I was told that when they executed them by firearm in Los Martices, they gave a blindfold to each one to cover his eyes, and my uncle and my father refused; they blindfolded their friend because he didn’t have the courage to endure that, but they [my uncle and my father] didn’t want one. That’s life and I was five years old.

Andrés Roo, José Ramón Roo’s son

From left to right, the news article on the execution of Luis Iglesias, José Ramón, and Juan Aragunde at this location of Os Martices. The editor highlights the “religious fervor” that the soon to be murdered discovered in their last moments. To the right of the article, Josefa Barreiro González from Carril when she still lived in A Torre with her sons Valentín and Julio, who were orphaned of their mother at the age of 6 and 4 respectively. To the far right, Juan Aragunde Alfonsín from Cornazo. Below, the letter Enrique Mariño sent his mother to bid her farewell moments before his execution. Enrique was from Padrón and lived in O Piñeiriño. He was a cobbler by profession.

To my mother

Today they are going to execute me by firearm; I’m not afraid. Mom, what I ask of you in this world is to look after Carmen who is good, she’s good, and will be good for you. I ask you provide her with a stall in the city square next to yours, don’t abandon her because she’s alone in the world and she doesn’t have a father or mother or any shelter other than yours. I’m not afraid. Goodbye forever

Your son

Enrique Mariño

The house in Cornazo on Revelle Street, which belonged to Agustín Romero, a prominent man from Vilagarcía who was born in Cornazo. He made his fortune as an emigrant in Uruguay. Here behind a false wall, he hid Juan Aragunde and his comrades Andrés and Luis for six months, waiting for better and more peaceful times until a betrayal ruined it all. The three were executed by firearm at this location of Os Martices.

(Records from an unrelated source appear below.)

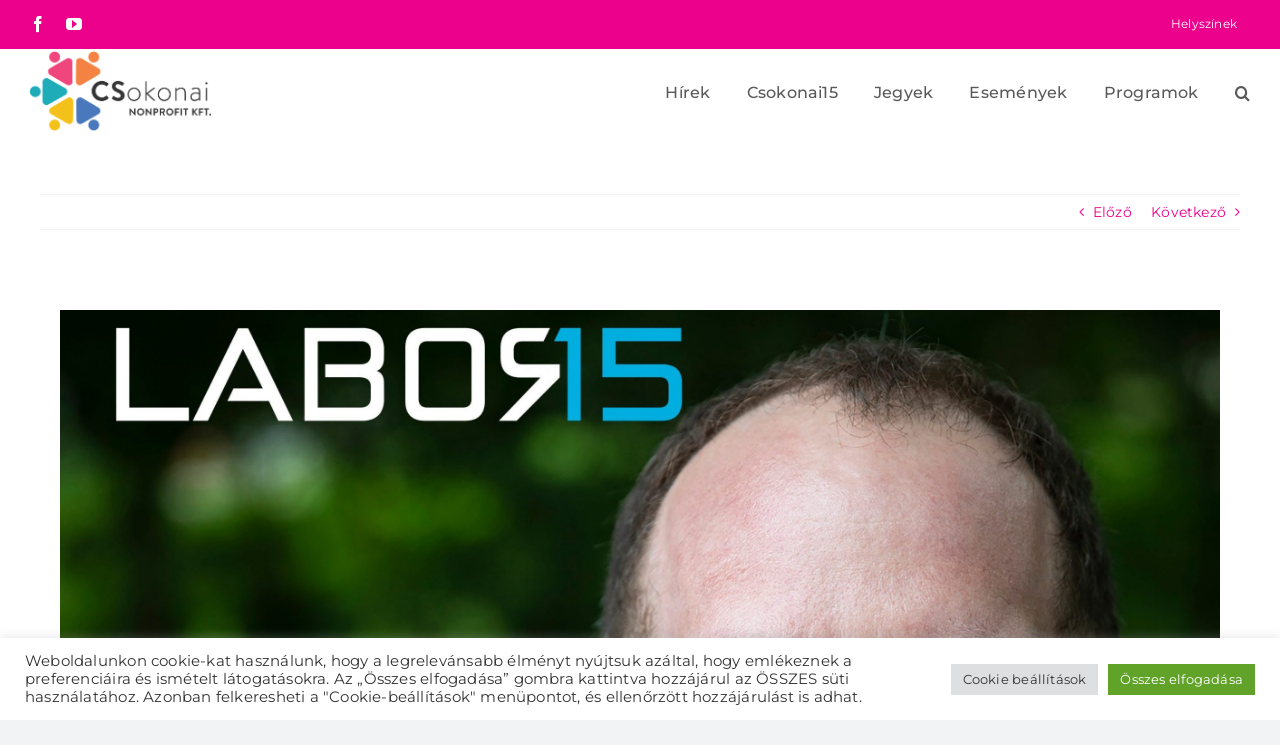

--- FILE ---
content_type: application/javascript
request_url: https://esemenyek.csokonai15.hu/wp-content/themes/Avada/js/mlajax.js?ver=6.9
body_size: 126
content:
function mlalert(elso = 0)
{
	
		document.getElementById('elso').value = elso;
		
jQuery.ajax({
    type: "post",
    datatype: "html",
    url: my_ajax_object.ajax_url,
    data: jQuery('form').serialize(),
    success: function(msg){
		jQuery('#mlid').html(msg);
		  //alert("msg");
          //  console.log(msg);
    },
	error:function(xhr){
		alert('Ajax request fail');
  }
});
}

The burgundy house is the place where Josefa Barreiro González’ house was, the plaza of San Miguel of Trabanca Badiña. Today all of this is very changed. In fact, that house had only one floor. There she hid the young man Urbano Tarrío until he was discovered on 16 March 1937. Urbano hid in the attic, which he accessed with a hand ladder. They say that he was shot through the ceiling and his blood began to fall through the wood joints.